После этого следовала полуторачасовая лекция о Станиславском, Немировиче-Данченко, и о мучительной, но сладостной каторге по имени «театр». В конце пространного монолога Бодрый понял, что к системе Станиславского он, в своей непутёвой жизни, сам того не ведая, прибегал неоднократно, когда надо было не просто соврать, а соврать убедительно.
– Был у меня на зоне кореш, который мог мгновенно «перекинуться» хоть в Кума, хоть в Хозяина, хоть в Генерального секретаря, – вклинился в диалог Бодрый, улучив момент, когда Мастер, переводя дух, утирал огромным носовым платком раскрасневшееся лицо. – Кликуха у него была занятная – Сашка-Кино.

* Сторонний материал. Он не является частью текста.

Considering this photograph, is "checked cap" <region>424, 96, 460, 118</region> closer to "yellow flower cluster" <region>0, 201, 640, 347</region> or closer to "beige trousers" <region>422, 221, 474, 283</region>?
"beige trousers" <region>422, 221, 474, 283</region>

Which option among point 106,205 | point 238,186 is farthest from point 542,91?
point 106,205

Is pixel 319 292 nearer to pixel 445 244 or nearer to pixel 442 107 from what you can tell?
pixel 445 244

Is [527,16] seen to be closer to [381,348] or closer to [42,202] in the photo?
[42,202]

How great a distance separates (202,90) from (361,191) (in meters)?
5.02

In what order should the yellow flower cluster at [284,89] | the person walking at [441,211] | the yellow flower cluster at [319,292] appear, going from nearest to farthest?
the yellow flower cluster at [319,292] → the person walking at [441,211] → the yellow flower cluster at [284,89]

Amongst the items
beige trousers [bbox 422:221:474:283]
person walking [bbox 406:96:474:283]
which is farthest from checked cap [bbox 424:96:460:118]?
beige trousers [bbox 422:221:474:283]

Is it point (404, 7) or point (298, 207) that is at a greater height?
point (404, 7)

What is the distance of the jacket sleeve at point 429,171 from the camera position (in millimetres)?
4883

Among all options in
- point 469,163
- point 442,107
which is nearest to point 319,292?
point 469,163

И ведь что интересно: он не обезьянничал, как Вы говорите, а как бы в их шкуру влезал! И до того, подлец, это красиво делал, что его к самодеятельности привлекли. Он потом по УДО, в смысле по условно-досрочному вышел.

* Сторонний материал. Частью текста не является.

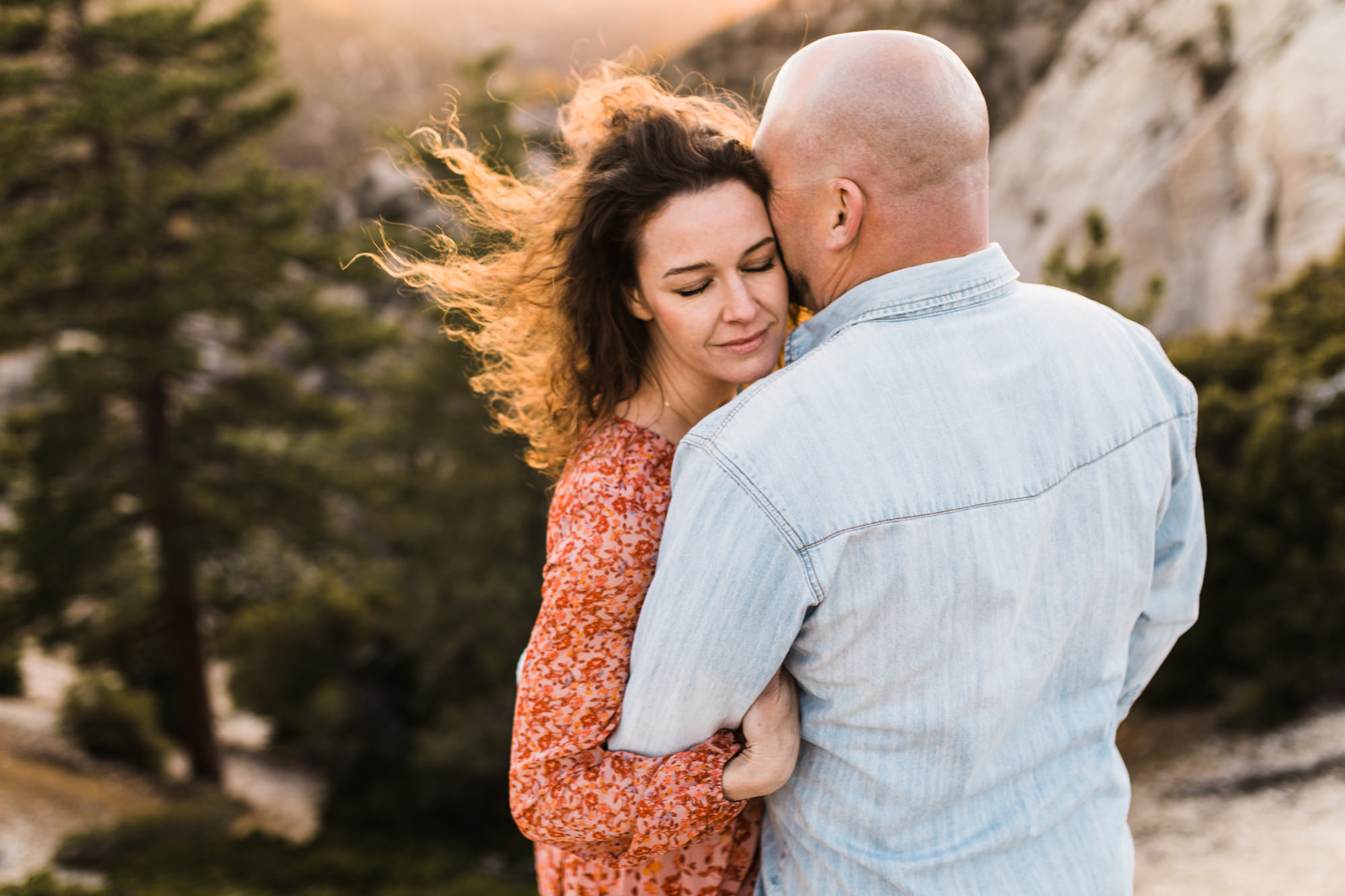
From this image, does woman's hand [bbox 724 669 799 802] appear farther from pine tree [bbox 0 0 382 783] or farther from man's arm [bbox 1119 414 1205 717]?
pine tree [bbox 0 0 382 783]

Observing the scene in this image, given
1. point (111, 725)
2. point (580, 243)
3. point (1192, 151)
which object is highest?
point (580, 243)

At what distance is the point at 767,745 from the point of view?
125cm

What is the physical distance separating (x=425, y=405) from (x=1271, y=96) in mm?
10541

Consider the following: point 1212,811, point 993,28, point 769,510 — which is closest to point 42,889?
point 769,510

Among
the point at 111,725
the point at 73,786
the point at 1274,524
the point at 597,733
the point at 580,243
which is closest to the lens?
the point at 597,733


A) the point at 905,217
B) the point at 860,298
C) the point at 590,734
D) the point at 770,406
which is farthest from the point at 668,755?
the point at 905,217

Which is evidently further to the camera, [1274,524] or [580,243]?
[1274,524]

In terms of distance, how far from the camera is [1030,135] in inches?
590

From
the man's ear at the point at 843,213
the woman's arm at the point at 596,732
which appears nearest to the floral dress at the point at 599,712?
the woman's arm at the point at 596,732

– И за что же этот талантливый юноша попал в места не столь отдалённые? – спросил Мастер, несколько удивлённый резким переходом от творчества Станиславского к похождениям уголовника Сашки-Кино.
– Да он на воле лохов по-крупному «разводил», – охотно пояснил бывший заключённый, а ныне курсант Бодрый.
– Чего, чего? – переспросил потрясённый последователь Станиславского.
– Я говорю, что Сашка был «мошенник на доверии»! Ему люди деньги в руки сами совали, потому что верили ему, как родной маме. Рожа у Сашки, надо сказать, была породистая, что у твоего профессора! Образование, правда, неполное – шесть классов, да и те, что Сашка успел в «малолетке» закончить, пока его во «взрослую» зону не перевели, но словами, как циркач, жонглировал. Бывало, слушаешь его и забываешь, что перед тобой не депутат очередного созыва, а твой лагерный кореш!
Талантливый был Санек, хотя о Станиславском понятия имел смутные!
Оперативно-розыскную деятельность (ОРД, дисциплина «Д1») преподавал инструктор, который неуловимо напоминал боксёра, давно повесившего перчатки на гвоздь. Небольшого роста, с хорошо развитым торсом и лёгкой походкой, он производил впечатление человека, уверенно шагающего по жизни, и хотя его лицо было скрыто под маской, Бодрому казалось, что на губах инструктора играет лёгкая саркастическая усмешка. Так усмехаются люди, кое-что повидавшие на своём веку и относящиеся к течению жизни философски.
– Я знаю, курсант, что из Вас готовят оперативника для подразделения силовой защиты или группы зачистки. Это, конечно, не бог весть что, и до «нулевого» допуска Вам, как до Китая ра… простите, пёхом, но всё равно Вы по большому счету оперативник, а значит премудростями ОРД должны овладеть в полном объёме, – сказал при первой встрече старый оперативник и с чувством пожал ему руку.
После рукопожатия Бодрый с трудом разлепил пальцы, и понял, что с выводами насчёт того, что спортивная карьера у инструктора в прошлом, он явно поторопился.
– А что такое «нулевой» допуск? – наивно спросил Бодрый.
– Как-нибудь расскажу, – усмехнулся инструктор. – А сейчас давай учиться без скидок и без дураков!
Инструктор сдержал обещание, и в конце учебного курса, когда его подопечный твёрдо усвоил писаные и неписаные правила оперативной деятельности, поведал ему, что значит «нулевой» допуск, или, точнее, допуск по форме «ноль».